*** Exercise passage ***

Gary Johnson On Legalizing Marijuana: It's Only A Matter Of Time

Gary Johnson On Legalizing Marijuana: It's Only A Matter Of Time

WASHINGTON -- GOP presidential candidate Gary Johnson drew headlines earlier this month when he said he would issue a full presidential pardon for anyone serving a prison sentence for marijuana. He elaborated on that promise in a recent interview with The Huffington Post, adding that it's only a matter of time before marijuana is legalized.

"Clearly it is when, not if," he said of legalizing cannabis. "When 50 percent of the population says to the other 50 percent, 'You belong behind bars for your actions,' that's not good law, that is just not good law at all."

Johnson was referring to a recently released Gallup poll that found a full 50 percent of Americans favor legalizing marijuana, with support for legalization as high as 62 percent among Americans under the age of 30.

The past two decades alone have seen a marked shift in public opinion on the issue, according to the annual poll conducted Oct. 6-9. When respondents were asked in 1970 if the drug should be made legal, only 12 percent agreed. That number rose to 28 percent by the late 1970s, dipped slightly lower in the 1980s, and rose to 36 percent in 2006. Support has spiked in the past five years, with 40 percent of respondents favoring legalization in 2009 before numbers jumped another 10 percent this year.

"I run across this all the time," Johnson told HuffPost. "People in the country have a sense that we're not arresting people for possession of marijuana when the reality is that yes we are!" The federal government spends billions of dollars and arrests more than 800,000 people annually for violating marijuana laws, according to a statement from the nonprofit Law Enforcement Against Prohibition.

*** Data for review ***

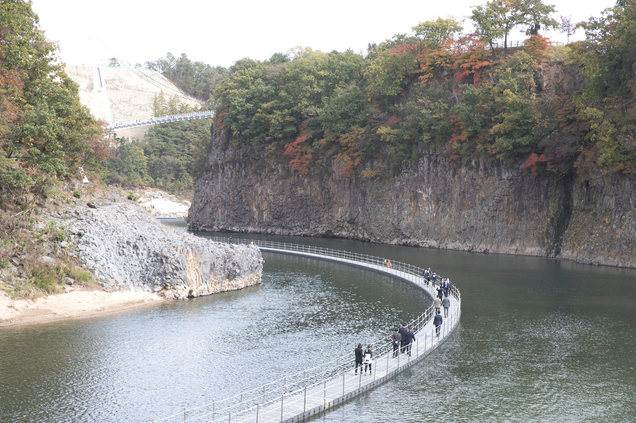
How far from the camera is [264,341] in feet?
106

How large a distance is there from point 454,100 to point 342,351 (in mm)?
57462

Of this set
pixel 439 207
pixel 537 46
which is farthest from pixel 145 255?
pixel 537 46

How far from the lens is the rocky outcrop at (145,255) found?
136 feet

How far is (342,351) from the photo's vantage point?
30.2 metres

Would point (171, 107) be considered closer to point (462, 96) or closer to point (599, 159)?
point (462, 96)

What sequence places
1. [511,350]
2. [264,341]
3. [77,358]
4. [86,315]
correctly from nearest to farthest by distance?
1. [77,358]
2. [511,350]
3. [264,341]
4. [86,315]

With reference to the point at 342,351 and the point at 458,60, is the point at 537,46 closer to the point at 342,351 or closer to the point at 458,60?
the point at 458,60

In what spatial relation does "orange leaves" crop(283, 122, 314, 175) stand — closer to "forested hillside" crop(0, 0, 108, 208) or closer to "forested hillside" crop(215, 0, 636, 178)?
"forested hillside" crop(215, 0, 636, 178)

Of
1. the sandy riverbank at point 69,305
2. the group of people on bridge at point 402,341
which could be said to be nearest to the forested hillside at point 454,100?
the group of people on bridge at point 402,341

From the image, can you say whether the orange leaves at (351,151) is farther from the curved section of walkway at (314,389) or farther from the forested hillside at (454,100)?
the curved section of walkway at (314,389)

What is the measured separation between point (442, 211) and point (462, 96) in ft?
54.2

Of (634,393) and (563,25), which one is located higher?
(563,25)

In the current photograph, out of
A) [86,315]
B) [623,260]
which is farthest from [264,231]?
[86,315]

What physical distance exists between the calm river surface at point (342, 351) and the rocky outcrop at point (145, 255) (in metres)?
1.92
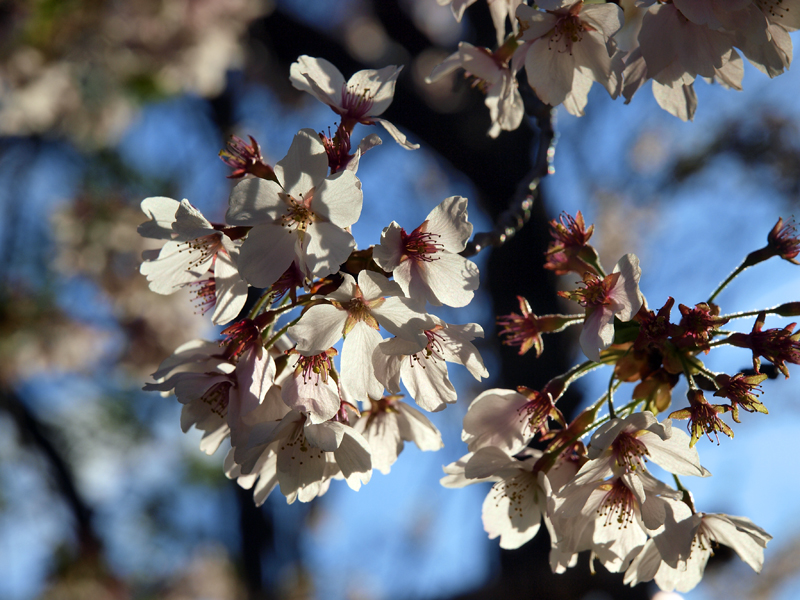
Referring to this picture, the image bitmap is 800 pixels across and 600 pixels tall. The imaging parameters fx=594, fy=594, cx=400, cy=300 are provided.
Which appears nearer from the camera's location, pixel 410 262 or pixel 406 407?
pixel 410 262

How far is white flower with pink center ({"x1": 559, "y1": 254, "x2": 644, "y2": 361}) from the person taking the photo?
Answer: 840 mm

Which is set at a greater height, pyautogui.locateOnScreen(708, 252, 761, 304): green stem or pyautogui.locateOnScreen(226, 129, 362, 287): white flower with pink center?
pyautogui.locateOnScreen(708, 252, 761, 304): green stem

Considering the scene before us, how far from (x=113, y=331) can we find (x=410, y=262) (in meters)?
4.75

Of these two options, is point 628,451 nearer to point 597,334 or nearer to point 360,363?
point 597,334

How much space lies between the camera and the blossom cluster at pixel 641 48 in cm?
92

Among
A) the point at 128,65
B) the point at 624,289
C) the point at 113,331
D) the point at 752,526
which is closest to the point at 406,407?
the point at 624,289

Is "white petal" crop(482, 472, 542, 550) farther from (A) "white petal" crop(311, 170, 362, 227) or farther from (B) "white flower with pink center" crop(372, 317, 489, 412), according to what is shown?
(A) "white petal" crop(311, 170, 362, 227)

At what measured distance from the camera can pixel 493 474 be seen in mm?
966

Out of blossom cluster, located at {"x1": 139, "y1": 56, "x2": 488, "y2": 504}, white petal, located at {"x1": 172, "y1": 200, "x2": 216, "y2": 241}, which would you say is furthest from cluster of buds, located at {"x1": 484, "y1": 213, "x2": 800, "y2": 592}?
white petal, located at {"x1": 172, "y1": 200, "x2": 216, "y2": 241}

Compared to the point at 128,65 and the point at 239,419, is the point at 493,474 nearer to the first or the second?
the point at 239,419

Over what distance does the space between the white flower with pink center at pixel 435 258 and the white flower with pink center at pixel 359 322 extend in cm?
3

***

• [Assigned task 1]:
Translate this sentence from the article on Gary Johnson and marijuana legalization into Spanish: "The past two decades alone have seen a marked shift in public opinion on the issue, according to the annual poll conducted Oct. 6-9."
• [Assigned task 2]:
From the article on Gary Johnson and marijuana legalization, return the passage that begins at the words "The past two" and stops after "Enforcement Against Prohibition.", copied word for word.

• [Response area 1]:
Solo en las últimas dos décadas se ha producido un cambio notable en la opinión pública sobre el tema, según la encuesta anual realizada del 6 al 9 de octubre.

• [Response area 2]:
The past two decades alone have seen a marked shift in public opinion on the issue, according to the annual poll conducted Oct. 6-9. When respondents were asked in 1970 if the drug should be made legal, only 12 percent agreed. That number rose to 28 percent by the late 1970s, dipped slightly lower in the 1980s, and rose to 36 percent in 2006. Support has spiked in the past five years, with 40 percent of respondents favoring legalization in 2009 before numbers jumped another 10 percent this year.

"I run across this all the time," Johnson told HuffPost. "People in the country have a sense that we're not arresting people for possession of marijuana when the reality is that yes we are!" The federal government spends billions of dollars and arrests more than 800,000 people annually for violating marijuana laws, according to a statement from the nonprofit Law Enforcement Against Prohibition.